Sebagaimana telah kita singgung diatas, bahwa Kristus sendiri telah mengatakan bahwa: “Engkau adalah Petrus dan di atas batu karang ini Aku akan mendirikan jemaat-Ku dan alam maut tidak akan menguasainya” (Mat 16:18). Dari apa yang disampaikan oleh Tuhan Yesus Kristus ini yaitu alam maut tidak akan menguasainya”, itu jelas menunjuk pada artian bahwa selama Gereja itu ada dan ada di jagad ini, maka tantangan dan problematika yang dihadapi oleh Gereja itu selalu ada dan tidak pernah berhenti, namun tantangan dan problematika itu tidaklah pernah menjadikan Gereja itu hancur dan musnah sama sekali. Dan untuk lebih jelasnya tantangan apakah yang dihadapi oleh Gereja Perdana itu ?
A. Tantangan yang dihadapi Gereja pada abad
1 sampai dengan 4
Pada abad-abad awal dalam
Sejarah Gereja Perdana ini, banyak orang Kristen mengalami aniaya dan tidak
sedikit orang percaya yang terbunuh karena Imannya. Suatu misal pada tahun 64
Masehi ketika zaman pemerintahan kaisar Nero yang pada zaman itu pula St.
Petrus dan St. Paulus mati terbunuh, banyak orang Kristen yang dikejar-kejar
dan dianiaya. Sifat penganiayaan itu bersifat sporadis, suatu misal di
disebelah Timur Mesopotamia yaitu ketika berada dibawah kekaisaran Agung
Persia, banyak orang Kristen yang dianiaya karena cemburu pendeta-pendeta Agama
Zoroaster, yaitu agama resmi Persia terhadap orang percaya, sementara di Roma
sendiri Agama Krtisten dianggap sebagai “agama yang tak resmi” atau “Religio Illicita”,
serta orang-orang percaya dianggap sebagai :
Atheisme: karena mereka tak menyembah dewa kafir
Romawi-Yunani, sehingga mereka dianggap tak berdewa atau ber- Tuhan.
Kanibalisme: karena kebiasaan orang Kristen dalam setiap
pertemuan Ibadah selalu makan daging dan minum darah seorang bayi.

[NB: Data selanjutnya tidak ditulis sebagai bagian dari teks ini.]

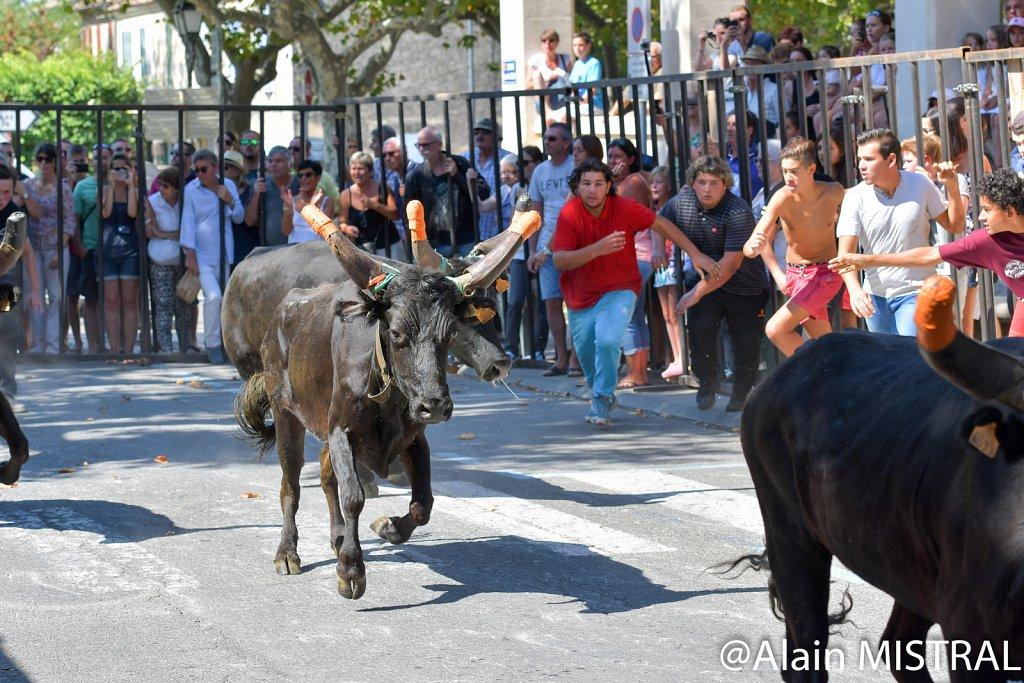 Fontvieille -2016 - Fête du Club Taurin - Samedi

Imoralitas dalam Kebaktian: Karena orang Kristen dalam
Setiap kali pertemuan Ibadah selalu mengatakan “Cium Kudus” , yang oleh orang
kafir hal ini dianggap telah melakukan perzinahan sumbang yaitu perzinahan
sesama saudara. Hal seperti ini tentu saja telah menimbulkan rasa takut dan
benci di kalangan orang kafir terhadap orang Kristen.
Sementara dari pihak
pemerintah, karena orang Kristen menolak memberikan kemenyan di depan patung
Kaisar sebagai tanda loyalitas terhadap Kaisar yang dianggap sebagai “Dominus et Deus“, penolakan
orang percaya memberi kemenyan pada patung kaisar, karena dalam pemandangan
orang percaya hanya Kristuslah sebagai “Dominus” itu. Dan karena penolakannya itulah maka orang
Percaya dianggap sebagai Pembangkang politik yang membahayakan, karena mereka
mempunyai loyalitas terhadap Raja lain yaitu Kristus “Sang Dominus” itu.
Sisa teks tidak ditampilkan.